Cholinergic system modulates neurotransmitter release from glutamatergic and GABAergic terminals via the action of nicotinic acetylcholine receptors (nAChRs) (Gray et al., 1996; Radcliffe et al., 1999; Giocomo and Hasselmo, 2005; Jiang and Role, 2008; Bancila et al., 2009). Among them, α7-nAChR is a Ca2+-permeable homopentameric ion channel highly expressed in the hippocampus and cerebral cortex (Séguéla et al., 1993). Several studies have linked α7-nAChR with neurodegenerative disorders, including AD (Perry et al., 2000). We present data that activating α7-nAChRs, by nicotine (Nic) or a specific agonist, PNU282987, can restore presynaptic function and mfLTP in BACE1 KOs via recruiting calcium-induced calcium release (CICR).
Materials and Methods
Animals.
All mice used (BACE1 +/+ and −/−) were derived from heterozygous breeders (+/−) as described previously (Laird et al., 2005). The Institutional Animal Care and Use Committees of both University of Maryland and Johns Hopkins University approved all procedures involving animals.

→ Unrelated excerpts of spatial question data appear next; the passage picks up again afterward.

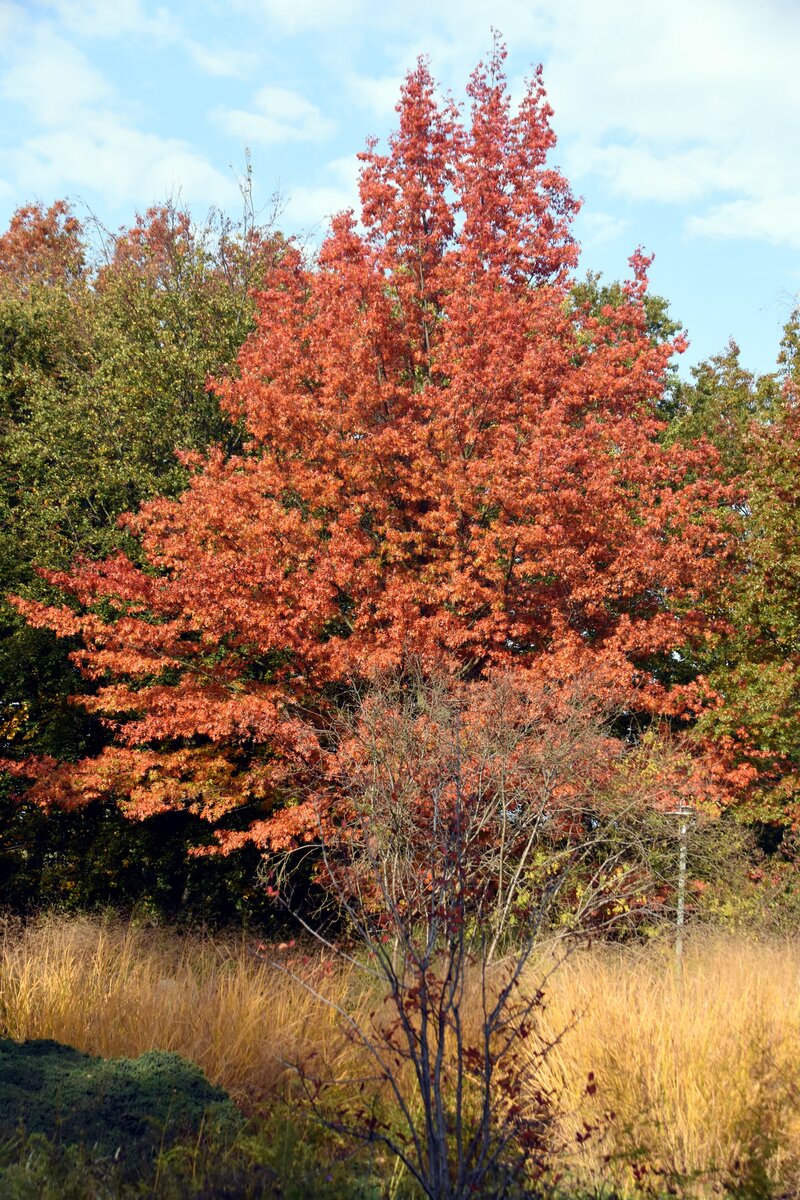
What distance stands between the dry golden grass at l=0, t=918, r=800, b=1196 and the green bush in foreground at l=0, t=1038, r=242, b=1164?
55 centimetres

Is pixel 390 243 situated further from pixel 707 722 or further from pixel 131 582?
pixel 707 722

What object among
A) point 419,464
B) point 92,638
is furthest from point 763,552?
point 92,638

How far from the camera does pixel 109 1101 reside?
6.09 meters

Electrophysiological recordings.
Hippocampal slices (400 μm thick) were prepared from adult (3–6 months old) male BACE1 KOs and wild types (WTs) as previously described (Wang et al., 2008). Briefly, hippocampi were sliced in ice-cold dissection buffer (in mm: 212.7 sucrose, 2.6 KCl, 1.23 NaH2PO4, 26 NaHCO3, 10 dextrose, 3 MgCl2, and 1 CaCl2; 5% CO2/95% O2). Recordings were done in a submersion-type chamber perfused with artificial CSF (ACSF, in mm: 124 NaCl, 5 KCl, 1.25 NaH2PO4, 26 NaHCO3, 10 dextrose, 1.5 MgCl2, and 2.5 CaCl2; 5% CO2/95% O2, 29.5–30.5°C, 2 ml/min). Synaptic responses were evoked through glass bipolar stimulating electrodes placed in the dentate granule cell layer to activate MFs with pulse duration of 0.2 ms (at 0.067 Hz), and recorded extracellularly in the stratum lucidum of CA3. Paired-pulse facilitation (PPF) was measured at 25, 50, 100, 200, 400, 1000, and 2000 ms interstimulus intervals (ISIs). To induce mfLTP, three trains of 100 Hz (1 s) stimuli were given at 20 s intervals. We used α7-nAChR agonists (−)-nicotine (Sigma-Aldrich) and PNU282987 (Tocris Bioscience), and an antagonist α-bungarotoxin (Tocris Bioscience). To block intracellular Ca2+ release, ruthenium red (Tocris Bioscience) or ryanodine (Tocris Bioscience) was applied. All experiments were done in the presence of 100 μm d,l-2-amino-5-phosphonovaleric acid (d,l-APV) (Sigma-Aldrich) to isolate the presynaptic NMDAR-independent mfLTP (Nicoll and Schmitz, 2005). At the end of each experiment, 1 μm (2S,2′R,3′R)-2-(2′,3′-dicarboxycyclopropyl)glycine (DCG-IV) (Tocris Bioscience) was added, and responses blocked by ≥80% were taken to be MF inputs. Field potential slopes were measured, and data are expressed as mean ± SEM.
Results
Nicotine restores presynaptic function at MF synapses in BACE1 KOs
We first examined the effect of nicotine on the presynaptic function of MFs in BACE1 KOs by measuring PPF. The results showed that nicotine decreased PPF ratio in a dose-dependent manner at 25 and 50 ms ISIs in KOs (n = 7 slices/3 mice; ANOVA: p < 0.05) (Fig. 1A), and 10 μm was the lowest concentration that significantly decreased PPF ratio in both genotypes (KO: control = 4.81 ± 0.16, nicotine = 4.05 ± 0.22, n = 15 slices/10 mice, paired t test: p < 0.001; WT: control = 3.77 ± 0.43, nicotine = 3.50 ± 0.40, n = 10 slices/9 mice, paired t test: p < 0.001) (Fig. 1B). We previously showed that BACE1 KOs display a significant increase in PPF ratio at MF synapses indicating a reduction in presynaptic release (Wang et al., 2008). Nicotine at 10 μm concentration decreased the PPF ratio of KOs to a similar level of WTs (t test: p = 0.57) without affecting synaptic transmission in either genotype (KO: 100 ± 1% of baseline at 20 min after nicotine, n = 15 slices/10 mice; paired t test: p = 0.97; WT: 99 ± 1%, n = 10 slices/9 mice; paired t test: p = 0.54) (Fig. 1B). These results suggest that 10 μm nicotine reverses PPF deficits in BACE1 KOs without affecting synaptic strength. Therefore, 10 μm nicotine was used in subsequent experiments.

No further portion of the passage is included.